# Start of Supplied information

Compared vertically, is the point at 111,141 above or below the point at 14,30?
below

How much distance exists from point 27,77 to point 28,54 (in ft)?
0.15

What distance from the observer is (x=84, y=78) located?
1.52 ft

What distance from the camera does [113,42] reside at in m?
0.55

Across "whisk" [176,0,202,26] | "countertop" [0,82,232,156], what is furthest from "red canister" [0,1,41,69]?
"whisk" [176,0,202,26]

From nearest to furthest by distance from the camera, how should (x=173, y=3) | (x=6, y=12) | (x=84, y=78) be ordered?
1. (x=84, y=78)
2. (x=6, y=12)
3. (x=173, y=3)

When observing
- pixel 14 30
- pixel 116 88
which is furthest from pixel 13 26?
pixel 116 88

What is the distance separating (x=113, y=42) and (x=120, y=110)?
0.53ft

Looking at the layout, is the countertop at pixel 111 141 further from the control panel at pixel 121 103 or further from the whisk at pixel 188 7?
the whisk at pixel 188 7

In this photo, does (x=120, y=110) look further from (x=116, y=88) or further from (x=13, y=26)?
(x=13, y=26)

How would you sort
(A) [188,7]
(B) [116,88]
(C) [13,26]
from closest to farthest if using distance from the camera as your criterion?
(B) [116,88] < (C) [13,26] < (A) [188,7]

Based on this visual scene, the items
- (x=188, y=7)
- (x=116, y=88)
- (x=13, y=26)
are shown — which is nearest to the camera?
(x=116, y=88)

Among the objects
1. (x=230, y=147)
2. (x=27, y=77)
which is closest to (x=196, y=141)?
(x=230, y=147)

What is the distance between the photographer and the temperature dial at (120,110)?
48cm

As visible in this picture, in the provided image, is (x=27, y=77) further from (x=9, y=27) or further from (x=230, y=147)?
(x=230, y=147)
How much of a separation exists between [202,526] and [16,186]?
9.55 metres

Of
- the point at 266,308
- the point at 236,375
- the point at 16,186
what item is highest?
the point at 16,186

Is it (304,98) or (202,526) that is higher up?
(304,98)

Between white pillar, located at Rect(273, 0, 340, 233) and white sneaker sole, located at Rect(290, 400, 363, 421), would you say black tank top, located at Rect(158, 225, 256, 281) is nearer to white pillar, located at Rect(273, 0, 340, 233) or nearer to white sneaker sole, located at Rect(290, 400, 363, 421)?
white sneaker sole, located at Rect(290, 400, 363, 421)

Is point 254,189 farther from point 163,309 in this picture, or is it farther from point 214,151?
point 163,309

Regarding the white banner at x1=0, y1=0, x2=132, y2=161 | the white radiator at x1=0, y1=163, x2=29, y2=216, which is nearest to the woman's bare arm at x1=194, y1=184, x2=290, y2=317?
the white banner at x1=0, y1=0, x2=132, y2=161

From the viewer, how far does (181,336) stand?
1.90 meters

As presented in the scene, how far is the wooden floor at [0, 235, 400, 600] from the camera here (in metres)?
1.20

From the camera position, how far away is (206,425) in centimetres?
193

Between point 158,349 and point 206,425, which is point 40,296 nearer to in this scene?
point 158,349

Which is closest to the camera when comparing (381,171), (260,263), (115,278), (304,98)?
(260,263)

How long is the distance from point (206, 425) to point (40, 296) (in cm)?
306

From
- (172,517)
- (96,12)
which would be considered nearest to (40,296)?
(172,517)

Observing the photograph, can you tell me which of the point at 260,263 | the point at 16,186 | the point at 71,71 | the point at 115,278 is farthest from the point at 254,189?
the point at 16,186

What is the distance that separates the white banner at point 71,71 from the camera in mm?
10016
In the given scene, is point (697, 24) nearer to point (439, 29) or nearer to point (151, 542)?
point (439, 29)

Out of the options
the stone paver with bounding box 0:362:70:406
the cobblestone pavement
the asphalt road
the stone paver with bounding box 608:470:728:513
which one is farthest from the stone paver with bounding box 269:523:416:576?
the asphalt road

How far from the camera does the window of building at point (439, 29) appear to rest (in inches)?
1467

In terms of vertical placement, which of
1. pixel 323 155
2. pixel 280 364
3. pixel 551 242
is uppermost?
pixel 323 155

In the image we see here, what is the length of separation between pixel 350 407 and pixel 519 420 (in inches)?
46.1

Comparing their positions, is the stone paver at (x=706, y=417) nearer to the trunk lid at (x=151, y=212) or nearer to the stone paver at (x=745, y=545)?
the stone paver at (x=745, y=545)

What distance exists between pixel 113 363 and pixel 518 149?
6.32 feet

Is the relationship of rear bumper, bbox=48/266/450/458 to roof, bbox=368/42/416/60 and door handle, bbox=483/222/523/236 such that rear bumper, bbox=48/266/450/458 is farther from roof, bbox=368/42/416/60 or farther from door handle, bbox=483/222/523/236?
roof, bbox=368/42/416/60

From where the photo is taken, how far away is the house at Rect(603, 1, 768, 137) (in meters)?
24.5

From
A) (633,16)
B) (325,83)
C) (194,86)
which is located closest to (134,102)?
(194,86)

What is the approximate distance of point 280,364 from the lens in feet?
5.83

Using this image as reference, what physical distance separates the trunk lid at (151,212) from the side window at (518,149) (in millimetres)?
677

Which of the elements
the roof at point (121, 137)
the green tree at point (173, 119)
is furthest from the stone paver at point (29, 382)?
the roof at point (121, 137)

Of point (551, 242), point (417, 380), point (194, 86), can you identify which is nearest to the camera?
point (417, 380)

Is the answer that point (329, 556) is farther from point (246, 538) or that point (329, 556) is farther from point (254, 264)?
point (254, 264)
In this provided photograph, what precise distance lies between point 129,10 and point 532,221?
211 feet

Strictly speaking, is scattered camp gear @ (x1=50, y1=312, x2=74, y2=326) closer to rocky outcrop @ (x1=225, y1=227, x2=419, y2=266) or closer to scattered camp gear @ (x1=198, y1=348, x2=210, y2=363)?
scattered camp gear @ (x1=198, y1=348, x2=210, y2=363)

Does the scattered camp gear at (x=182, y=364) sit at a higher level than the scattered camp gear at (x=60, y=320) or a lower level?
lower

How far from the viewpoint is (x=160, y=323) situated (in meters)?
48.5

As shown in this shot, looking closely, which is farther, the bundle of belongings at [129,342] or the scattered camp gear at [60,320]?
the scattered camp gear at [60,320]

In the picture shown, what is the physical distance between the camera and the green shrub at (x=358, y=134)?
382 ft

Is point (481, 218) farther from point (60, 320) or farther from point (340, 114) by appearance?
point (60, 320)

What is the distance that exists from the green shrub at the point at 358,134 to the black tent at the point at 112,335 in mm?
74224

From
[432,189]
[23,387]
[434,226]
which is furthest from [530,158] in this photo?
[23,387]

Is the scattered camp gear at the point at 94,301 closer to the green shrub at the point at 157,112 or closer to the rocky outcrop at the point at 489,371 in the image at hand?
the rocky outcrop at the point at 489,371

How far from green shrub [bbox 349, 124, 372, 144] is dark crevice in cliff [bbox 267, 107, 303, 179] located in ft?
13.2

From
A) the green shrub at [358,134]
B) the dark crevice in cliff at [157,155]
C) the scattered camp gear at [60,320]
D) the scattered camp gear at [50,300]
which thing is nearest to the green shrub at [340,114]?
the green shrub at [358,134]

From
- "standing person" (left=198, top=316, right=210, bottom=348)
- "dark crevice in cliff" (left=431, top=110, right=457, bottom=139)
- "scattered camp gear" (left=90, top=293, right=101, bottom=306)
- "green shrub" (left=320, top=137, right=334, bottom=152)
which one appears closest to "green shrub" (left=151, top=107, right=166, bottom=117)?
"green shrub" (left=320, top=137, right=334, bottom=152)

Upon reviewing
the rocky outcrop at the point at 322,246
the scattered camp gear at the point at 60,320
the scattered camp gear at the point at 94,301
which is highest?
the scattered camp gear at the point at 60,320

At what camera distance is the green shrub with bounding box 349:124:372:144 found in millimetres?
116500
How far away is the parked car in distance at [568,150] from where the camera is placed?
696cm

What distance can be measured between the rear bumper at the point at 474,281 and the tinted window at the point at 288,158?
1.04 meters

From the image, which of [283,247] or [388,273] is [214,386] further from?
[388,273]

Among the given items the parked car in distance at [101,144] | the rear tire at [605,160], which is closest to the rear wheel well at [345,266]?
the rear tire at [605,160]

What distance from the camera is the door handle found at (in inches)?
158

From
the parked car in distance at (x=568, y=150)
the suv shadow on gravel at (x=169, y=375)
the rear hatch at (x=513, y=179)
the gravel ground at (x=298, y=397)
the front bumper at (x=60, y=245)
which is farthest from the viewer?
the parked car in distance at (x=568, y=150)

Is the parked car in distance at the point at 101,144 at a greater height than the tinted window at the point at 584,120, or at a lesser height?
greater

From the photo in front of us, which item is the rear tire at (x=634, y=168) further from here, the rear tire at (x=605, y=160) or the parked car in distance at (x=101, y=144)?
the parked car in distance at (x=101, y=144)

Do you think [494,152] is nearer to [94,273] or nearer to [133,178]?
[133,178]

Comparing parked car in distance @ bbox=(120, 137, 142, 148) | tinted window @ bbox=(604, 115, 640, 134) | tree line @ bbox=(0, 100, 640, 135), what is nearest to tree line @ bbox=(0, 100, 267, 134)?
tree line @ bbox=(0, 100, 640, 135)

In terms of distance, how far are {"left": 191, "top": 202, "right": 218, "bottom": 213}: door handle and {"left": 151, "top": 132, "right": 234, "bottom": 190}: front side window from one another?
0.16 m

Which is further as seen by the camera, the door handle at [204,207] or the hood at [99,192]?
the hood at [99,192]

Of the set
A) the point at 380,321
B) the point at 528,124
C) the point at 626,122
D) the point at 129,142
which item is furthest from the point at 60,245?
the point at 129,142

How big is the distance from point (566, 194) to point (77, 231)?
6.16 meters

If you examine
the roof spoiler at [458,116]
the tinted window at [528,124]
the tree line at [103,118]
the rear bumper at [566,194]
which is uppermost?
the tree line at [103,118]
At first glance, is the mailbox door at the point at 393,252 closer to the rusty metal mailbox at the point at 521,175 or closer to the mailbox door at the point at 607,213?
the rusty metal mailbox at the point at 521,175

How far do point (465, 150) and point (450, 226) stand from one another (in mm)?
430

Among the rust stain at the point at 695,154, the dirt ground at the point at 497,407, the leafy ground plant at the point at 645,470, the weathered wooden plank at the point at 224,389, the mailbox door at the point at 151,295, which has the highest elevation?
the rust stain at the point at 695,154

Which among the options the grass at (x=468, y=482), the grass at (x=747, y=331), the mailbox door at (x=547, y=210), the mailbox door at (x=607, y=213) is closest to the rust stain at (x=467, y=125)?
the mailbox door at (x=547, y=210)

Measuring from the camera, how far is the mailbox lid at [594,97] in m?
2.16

# End of Supplied information

Please pick out each line of the records above that contains the word "another", and copy those lines. Case counts.

> Answer to the exercise:
In terms of distance, how far are {"left": 191, "top": 202, "right": 218, "bottom": 213}: door handle and {"left": 151, "top": 132, "right": 234, "bottom": 190}: front side window from one another?
How far do point (465, 150) and point (450, 226) stand from one another (in mm)?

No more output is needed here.